RE: "No such file or directory"
RE: "No such file or directory"
- Subject: RE: "No such file or directory"
- From: Andrew Gallatin <email@hidden>
- Date: Fri, 11 Mar 2005 11:04:47 -0500 (EST)
Carl Smith writes:
> Flow, I was trying to relate to, Architecture, function flow that would
> accomplish acquiring all known interfaces.
>
> So are you saying that by me just putting the struct ifnet ifnet,
> statement in my function I will then have access to all known interfaces
> to the kernel? Or is there more code needed to fill in the ifnet
> variable?
>
There is a linked list if ifnet pointers (commonly called ifps) which
is available in _published_ versions of Darwin. Look at
bsd/net/if_var.h for the structure definition.

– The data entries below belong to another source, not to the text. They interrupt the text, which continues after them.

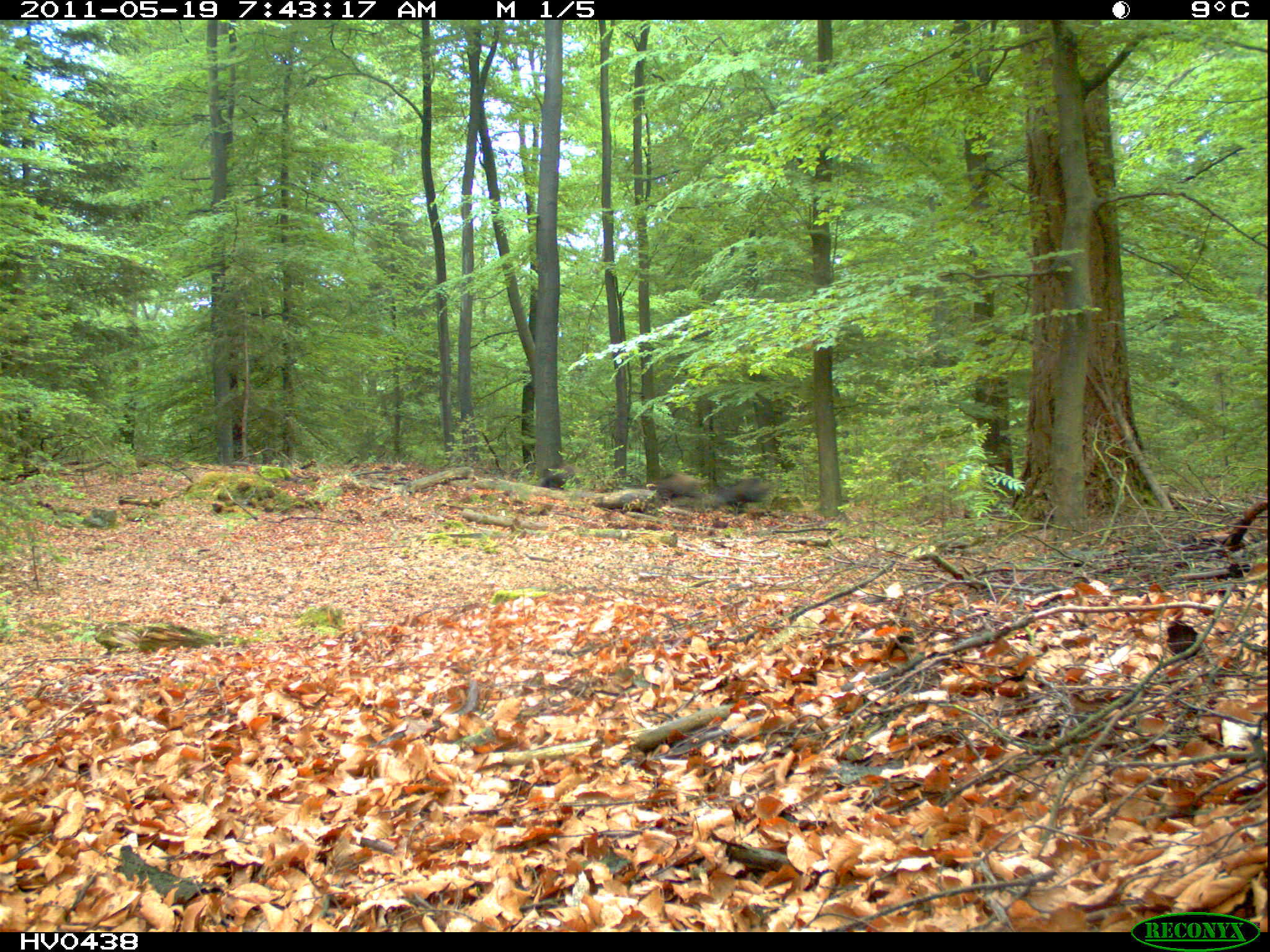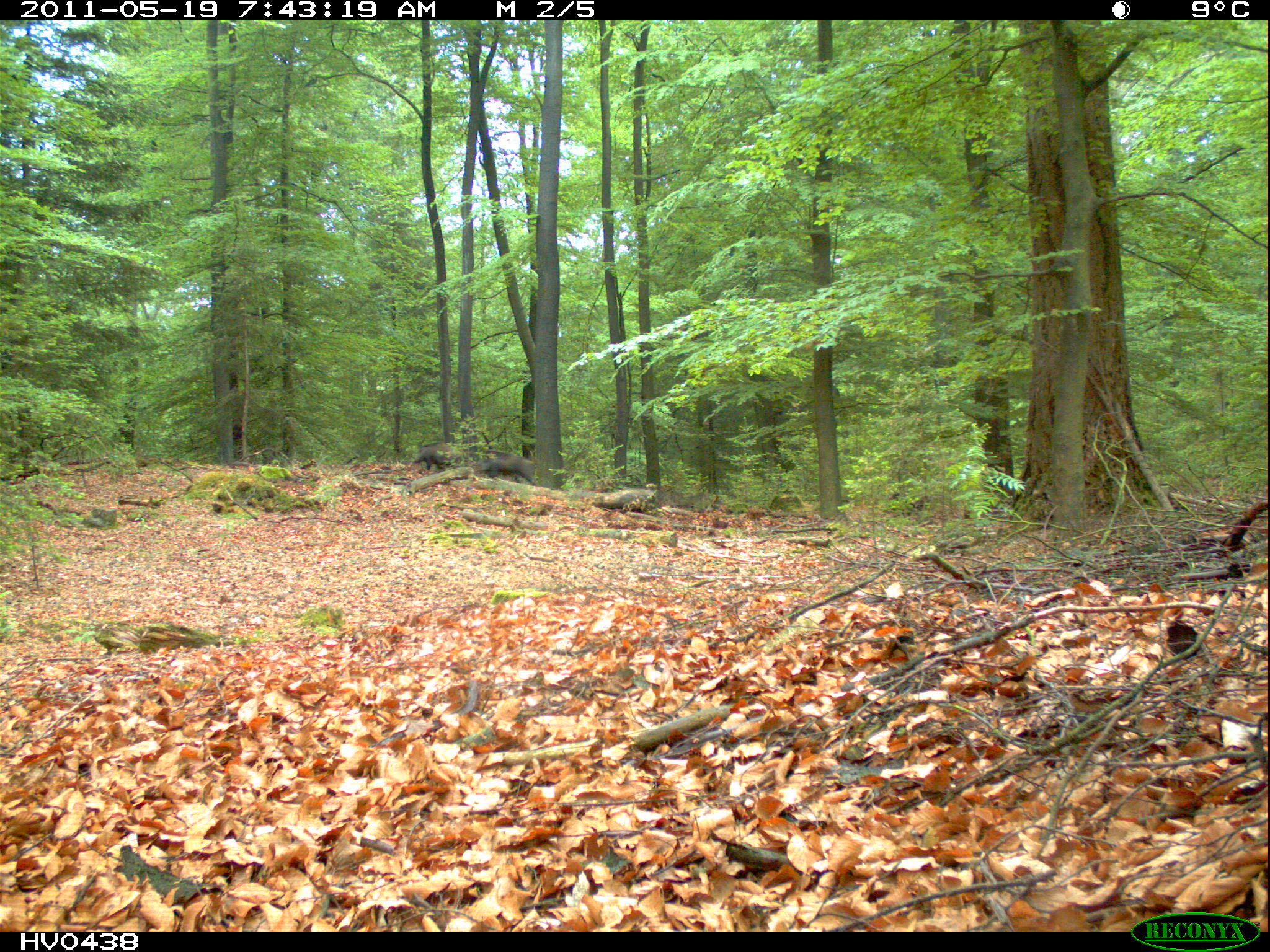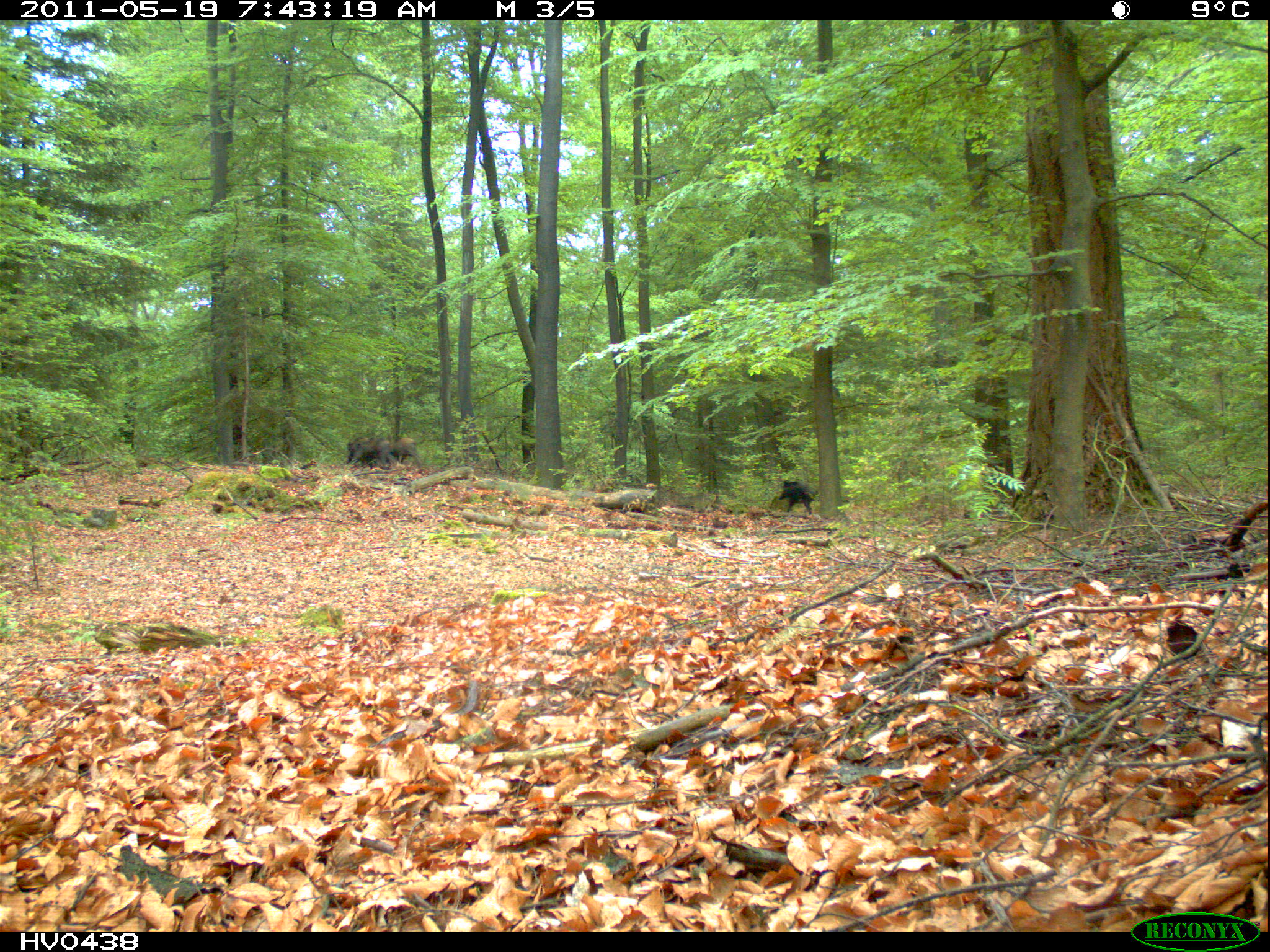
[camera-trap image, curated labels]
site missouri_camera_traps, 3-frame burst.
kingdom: Animalia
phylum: Chordata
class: Mammalia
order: Artiodactyla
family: Suidae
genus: Sus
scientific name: Sus scrofa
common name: wild boar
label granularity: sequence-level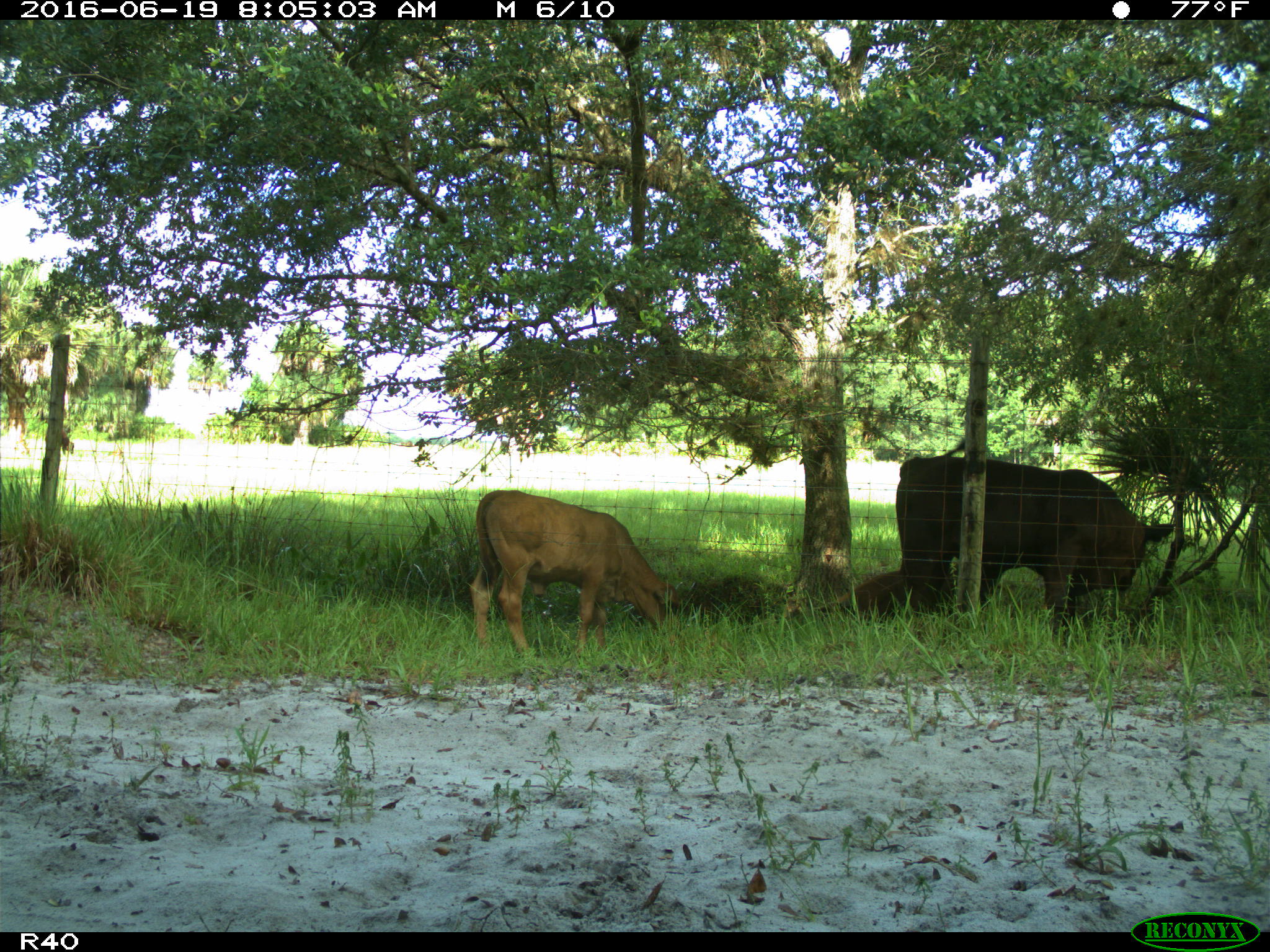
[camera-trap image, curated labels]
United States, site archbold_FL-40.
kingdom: Animalia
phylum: Chordata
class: Mammalia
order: Artiodactyla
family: Suidae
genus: Sus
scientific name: Sus scrofa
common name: wild boar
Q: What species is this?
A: Sus scrofa (wild boar).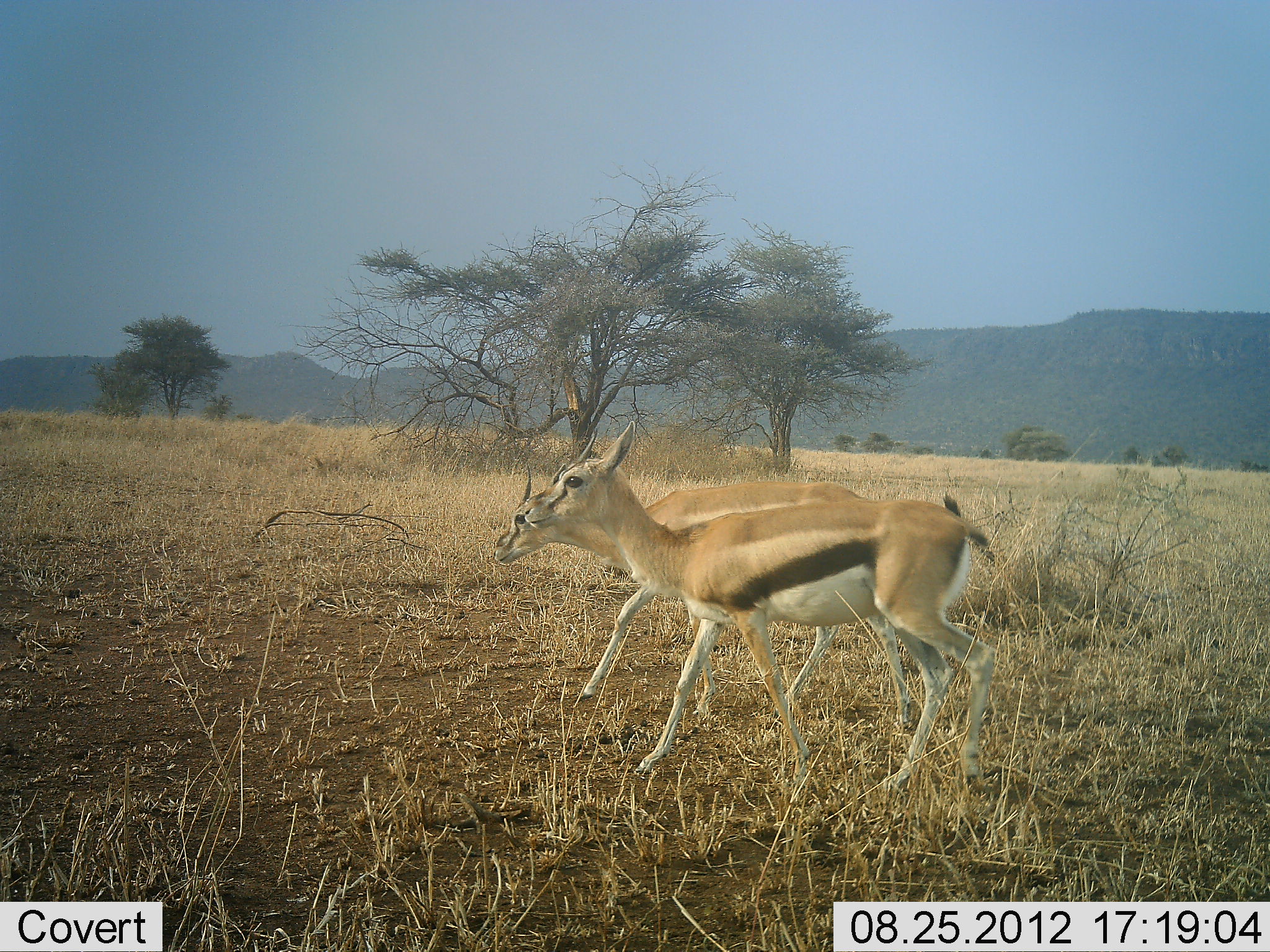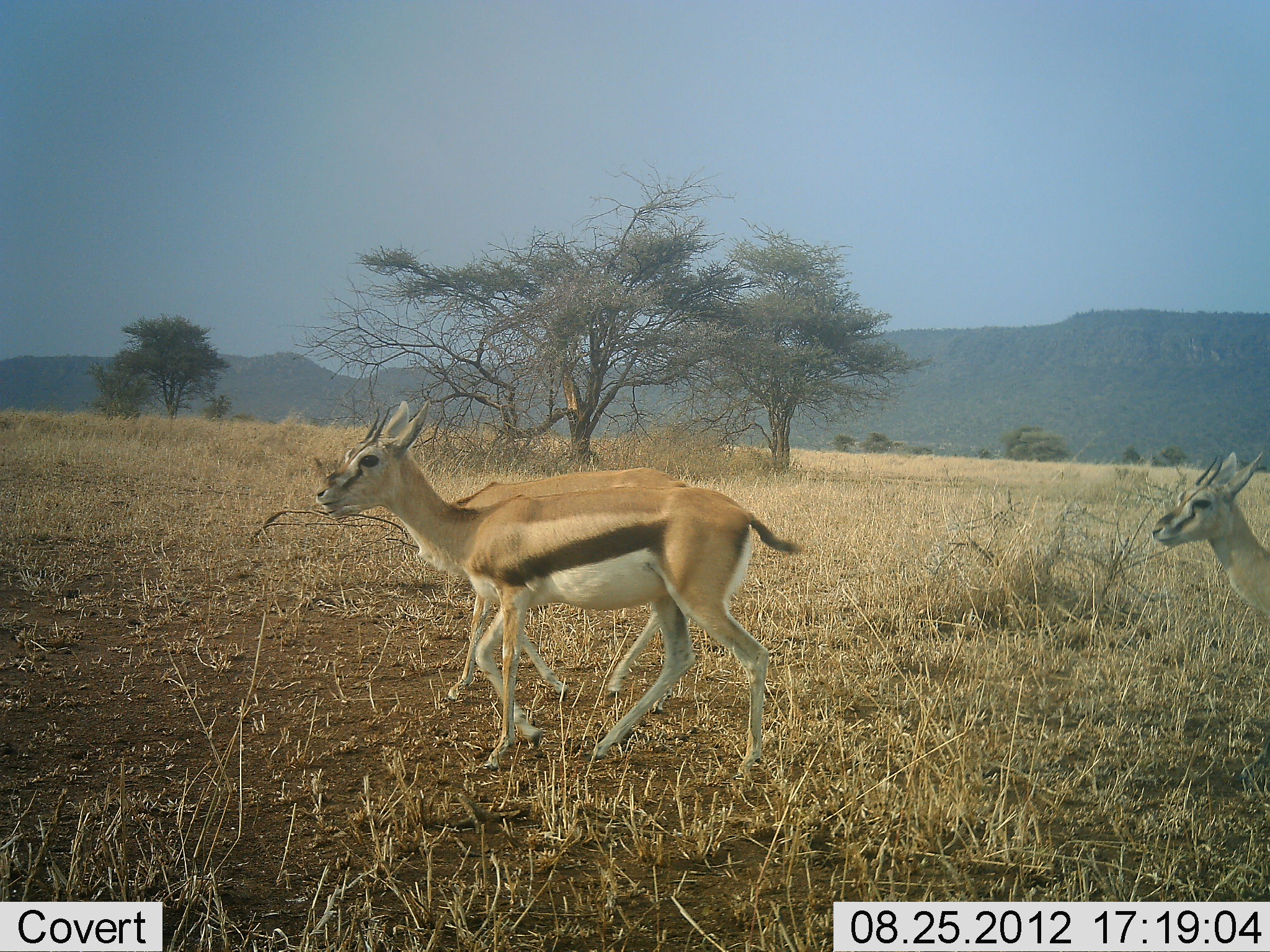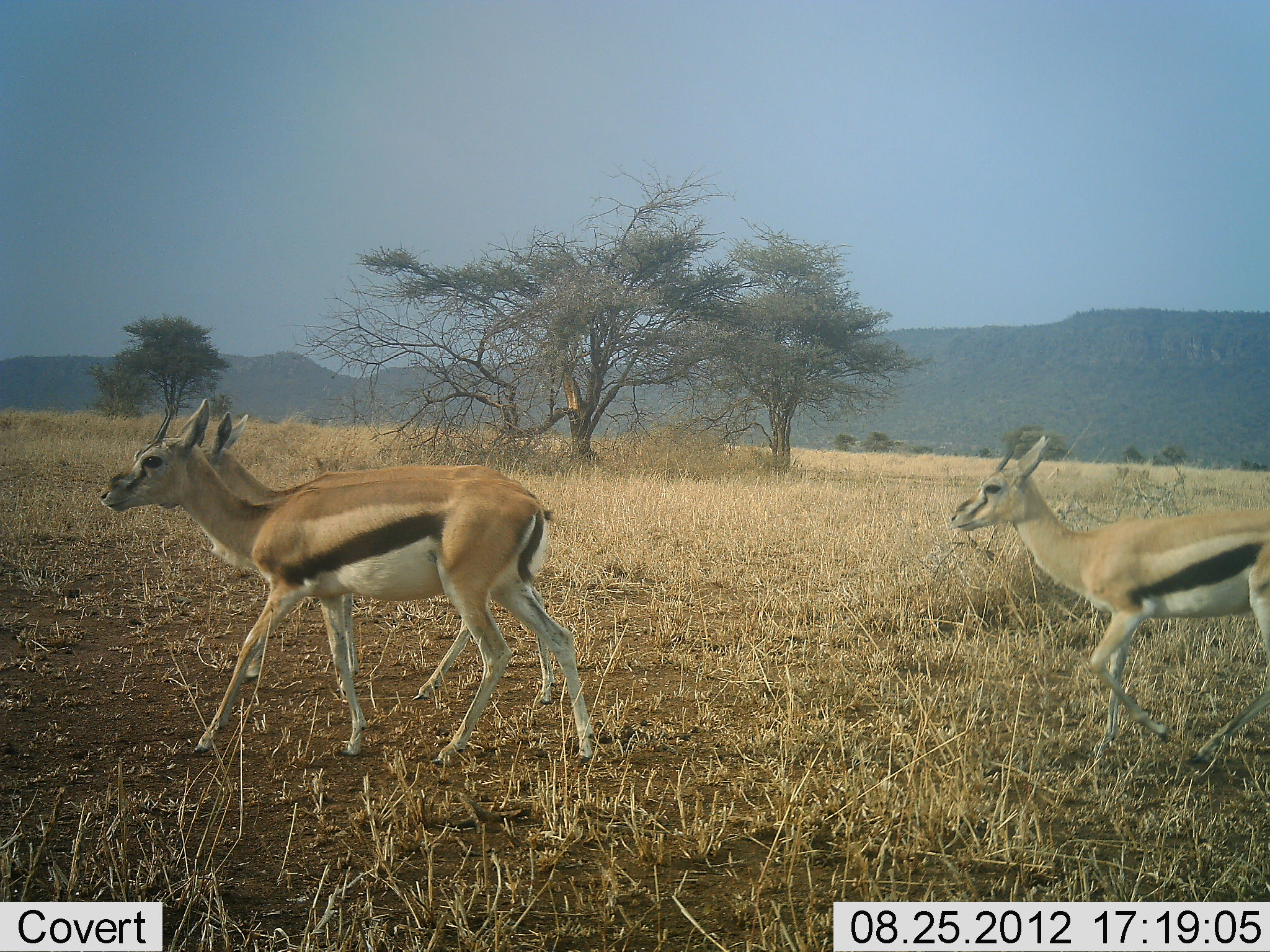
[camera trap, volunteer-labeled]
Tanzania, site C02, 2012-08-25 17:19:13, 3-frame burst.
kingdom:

If you want to walk the list and look at each ifp and/or do something
with it, you just have to iterate over the tailq (modulo any locking
issues). Eg:
void
foo(void)
{
struct ifnet *ifp;
TAILQ_FOREACH(ifp, &ifnet, if_link) {
/* do something with ifp */
if (ifp->if_name != NULL)
IOLog("found an interface named %s\n", ifp->if_name);
}
}
Bear in mind that this is all subject to change, as the kernel
internals are not stable. If possible, you'd be much better off doing
whatever you're trying to do from outside the kernel, where the APIs
are stable, and you have a more standard programming environment. You
can look at the ifconfig program from the network_cmds project to see
one way to find network interfaces from userspace.